The aquarium in Nele Wohlatz's Dormir de olhos abertos (Sleep with your eyes open), presented in the Encounters section of the 74th Berlin International Film Festival – the Berlinale – is a metaphor for uprootedness and the rather random community formed by its protagonists. The film by the German director, who has lived and worked in Argentina for over a decade, explores the question of how to find belonging in a foreign environment, with lightness and a great deal of tenderness. Her film explores the movements of individuals who are a little like bottles in the water, each moving in their own little bubbles, hydrodynamic and adaptable to new environments, new encounters, carried by the current, ready to try and make the best of wherever the waves release them. Full of poetry, the narrative glides from one character to the next, until, on the beach on the outskirts of town, certain threads finally come together. We first follow Ki, a young, multilingual Taiwanese woman who has just been dumped by a man at the airport and is on her way alone to Recife, Brazil. While threading her way through the local market, she stumbles upon Fu Ang's umbrella store. Ki and Fu Ang could become friends, but when she returns to the store a few days later, her umbrellas have disappeared. The store's new owner gives her a box of postcards containing the story of a group of workers from China in Recife.

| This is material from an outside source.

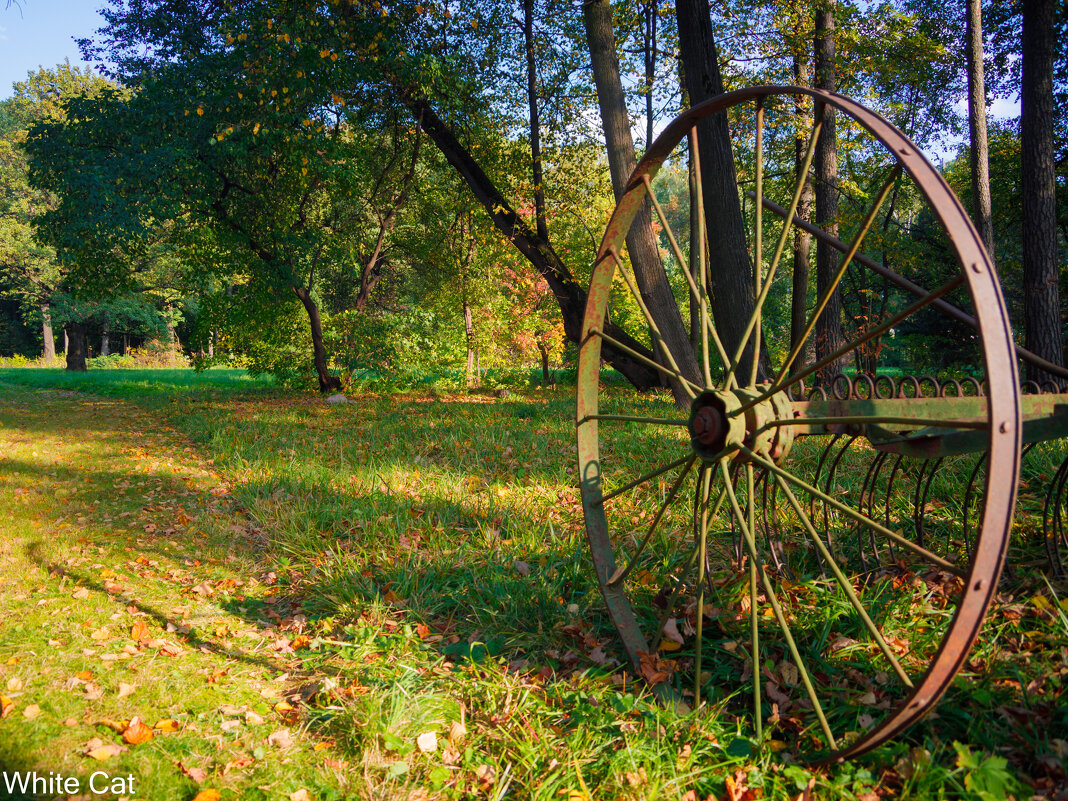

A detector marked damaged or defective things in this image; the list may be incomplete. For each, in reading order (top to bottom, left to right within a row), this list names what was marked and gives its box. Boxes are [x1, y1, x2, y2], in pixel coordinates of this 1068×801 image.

rusty metal wheel [576, 87, 1020, 764]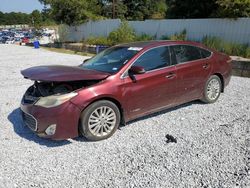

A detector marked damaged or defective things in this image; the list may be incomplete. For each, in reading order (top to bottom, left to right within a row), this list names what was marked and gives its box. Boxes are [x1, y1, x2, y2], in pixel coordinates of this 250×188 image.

damaged hood [21, 65, 111, 81]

It's the story of Xaoxin, a Chinese woman who has come to Recife from Argentina, and lives with her aunt and uncle and a group of undocumented compatriots in a condo in a luxury building. Her aunt has become rich by importing products made in China. Workers come and go, but it's with Fu Ang that Xiaoxin makes friends. Curious about this parallel life, different yet similar to her own, Kai tries to retrace Xiaoxin's steps in this enormous city.

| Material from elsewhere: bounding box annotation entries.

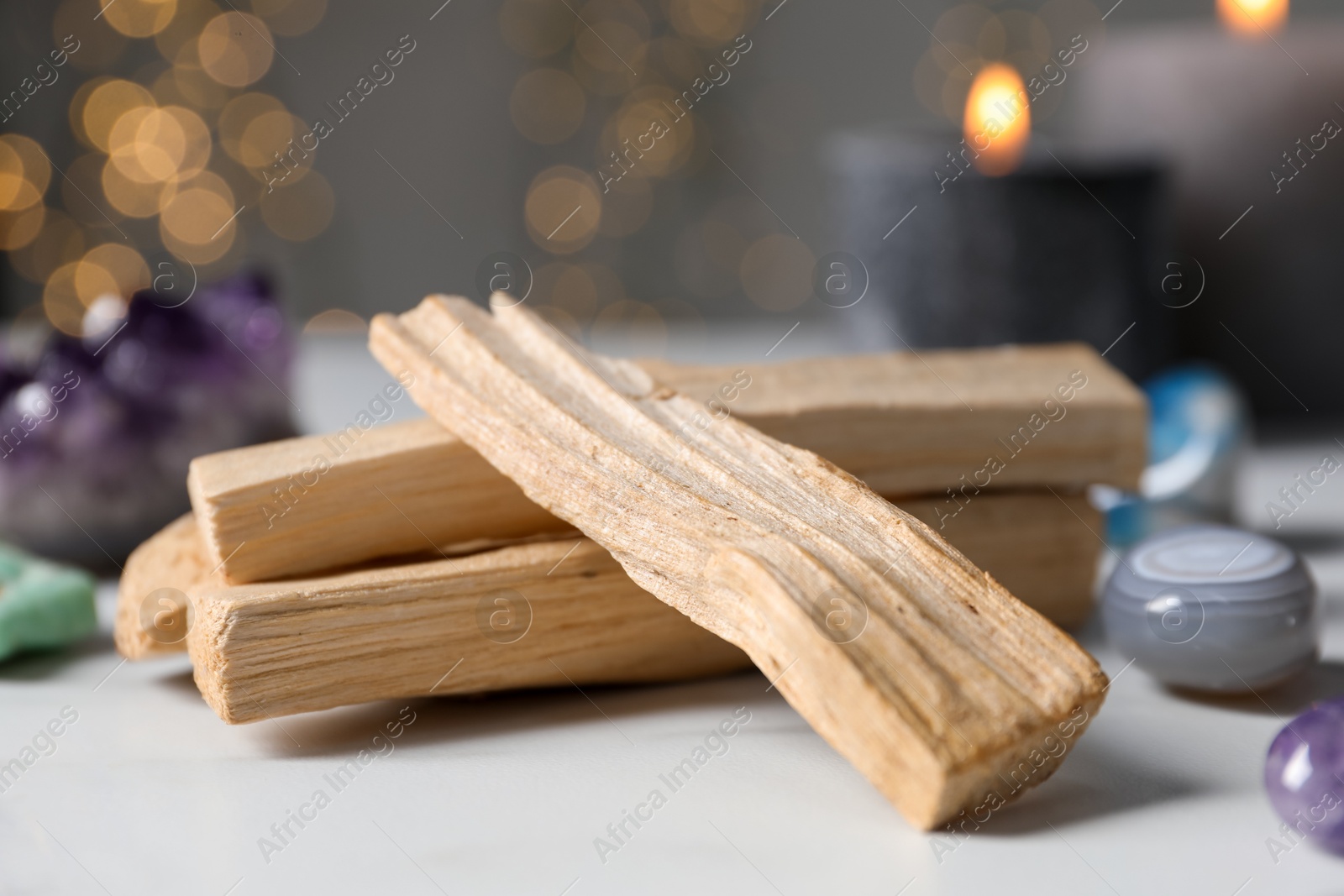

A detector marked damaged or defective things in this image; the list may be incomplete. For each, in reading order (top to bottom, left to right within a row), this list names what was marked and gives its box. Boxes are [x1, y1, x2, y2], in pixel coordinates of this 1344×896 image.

splintered wood edge [365, 298, 1102, 832]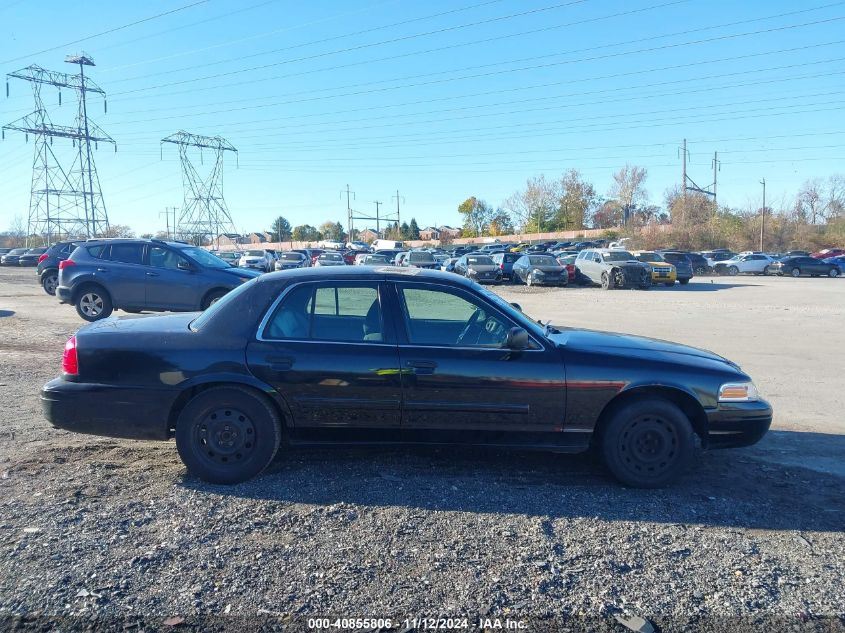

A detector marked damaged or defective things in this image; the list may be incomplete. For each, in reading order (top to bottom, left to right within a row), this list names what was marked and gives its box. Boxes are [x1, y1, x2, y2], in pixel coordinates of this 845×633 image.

damaged vehicle [576, 248, 648, 290]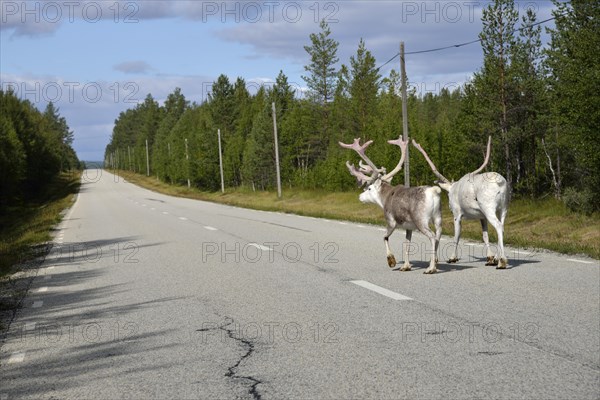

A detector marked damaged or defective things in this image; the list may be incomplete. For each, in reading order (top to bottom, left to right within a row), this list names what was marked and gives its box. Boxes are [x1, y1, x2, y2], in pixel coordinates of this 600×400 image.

crack in asphalt [198, 318, 262, 398]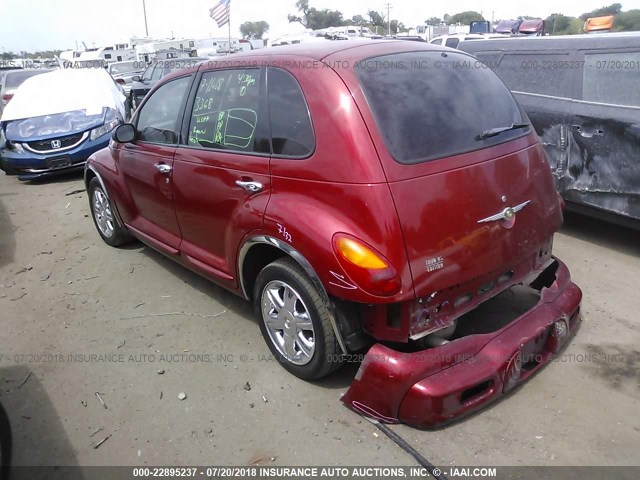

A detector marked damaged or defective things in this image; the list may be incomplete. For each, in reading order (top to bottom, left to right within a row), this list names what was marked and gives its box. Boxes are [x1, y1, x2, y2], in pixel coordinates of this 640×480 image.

detached bumper piece [342, 258, 584, 428]
damaged rear bumper [342, 258, 584, 428]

Nele Wohlatz, director of Futuro Perfecto (Future Perfect), which won Best First Feature at Locarno, having herself emigrated from Germany to Argentina, was certainly inspired by her own emotions in making this film, whose screenplay is also co-written by Pìo Longo, with whom she had already worked on her last film. Although Dormir de olhos abertos looks at two very different currents of mobility – tourism on the one hand and illegal immigration on the other - as well as the exploitation of labor, her gaze is not judgmental. On the contrary, she portrays her protagonists, their misfortunes, their small joys and their disappointments, with great sensitivity. The characters are all looking for something or someone. They go with the flow, sometimes good, sometimes bad. But, like the fish in Xiaoxin's aunt's aquarium, they form a community – uprooted, admittedly – but a community nonetheless.
 

In the aquarium

The aquarium is an artificial environment. It recreates a natural habitat for the creatures that inhabit it. Its glass walls are permeable to view and outside influences. An aquarium offers little protection against external disruptions - such as drunken false marines. The aquarium is – after all – only a substitute, a projection, a glass box, distinct from its environment and yet inseparable from it.

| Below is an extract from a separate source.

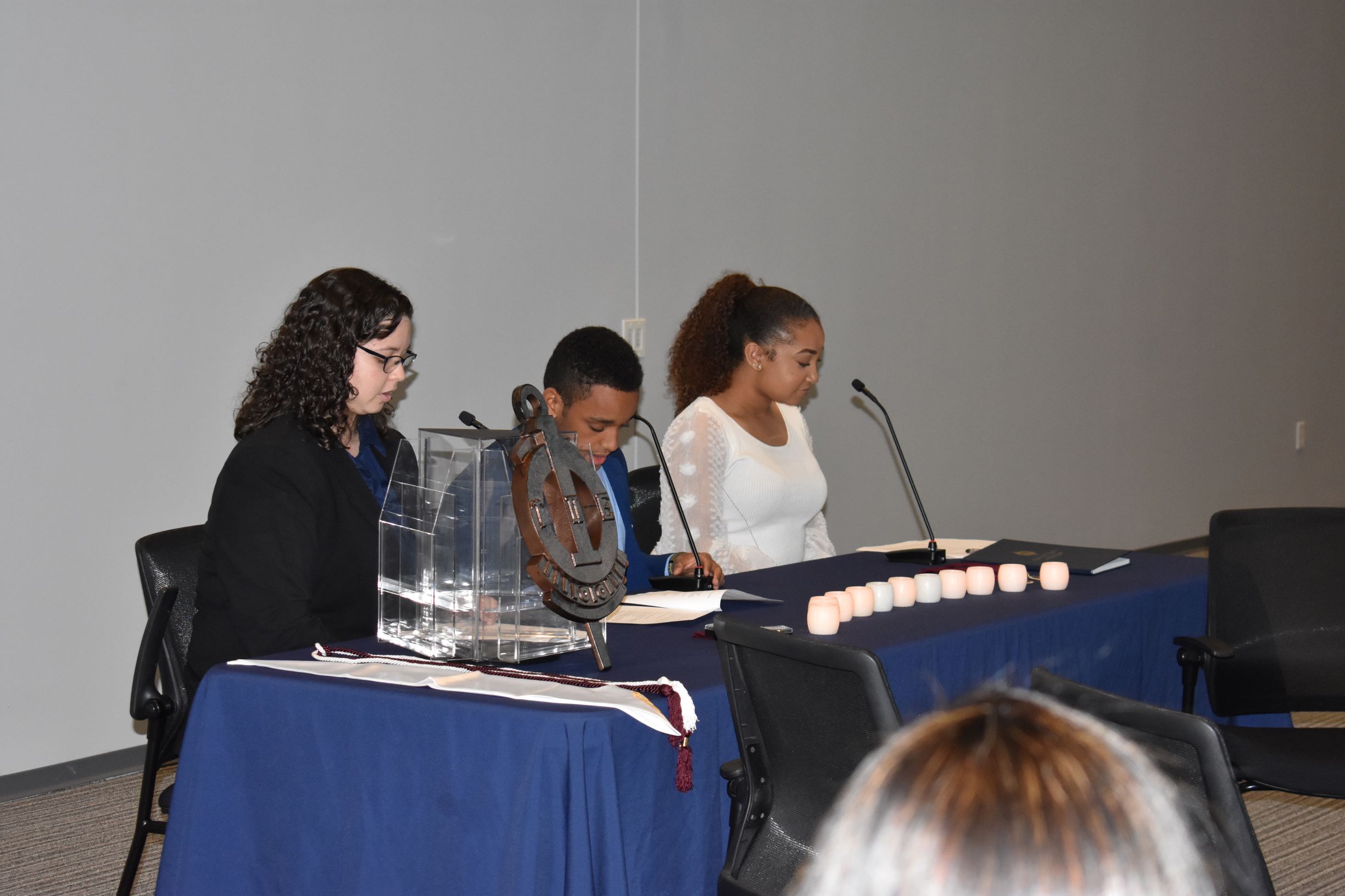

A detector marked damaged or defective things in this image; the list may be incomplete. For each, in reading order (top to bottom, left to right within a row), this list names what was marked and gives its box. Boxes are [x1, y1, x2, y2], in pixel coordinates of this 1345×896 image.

rusty metal emblem [508, 379, 624, 667]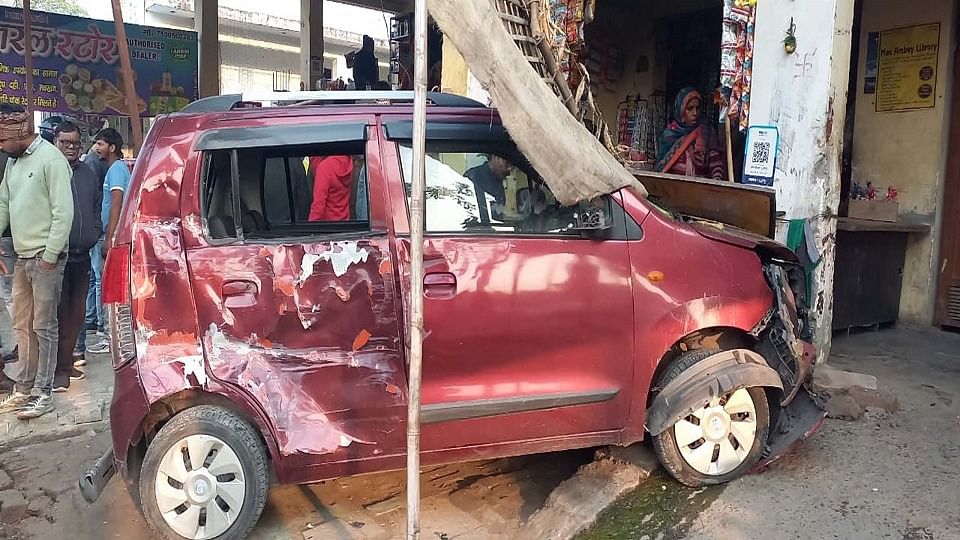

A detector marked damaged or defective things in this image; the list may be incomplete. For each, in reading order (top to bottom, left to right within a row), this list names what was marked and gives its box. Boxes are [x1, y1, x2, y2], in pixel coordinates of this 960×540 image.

damaged red car [77, 93, 824, 540]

I'd like to compare the Berlinale to the aquarium, to this artificial habitat: for 10 days in February, the festival welcomes cinephiles from all over the world. Just like me, all these people are in Berlin with their very individual motivations, goals and hopes. Together with all the professional and non-professional visitors, we form a random community. Although we don't know each other, we rub shoulders every day on our paths and in our cinemas. We all take the same subway, train or bus to Potsdamer Platz, the festival's central venue. Although the event is spread over a large number of cinemas and concert halls throughout the city's districts, it's at Potsdamer Platz that the swarm concentrates. It's here, in the Berlinale Palast, where the big premieres and galas are held. It's in the Hyatt Hotel across the street, where press conferences are held. And a few meters further on, at the European Film Market, where important decisions are made concerning film sales.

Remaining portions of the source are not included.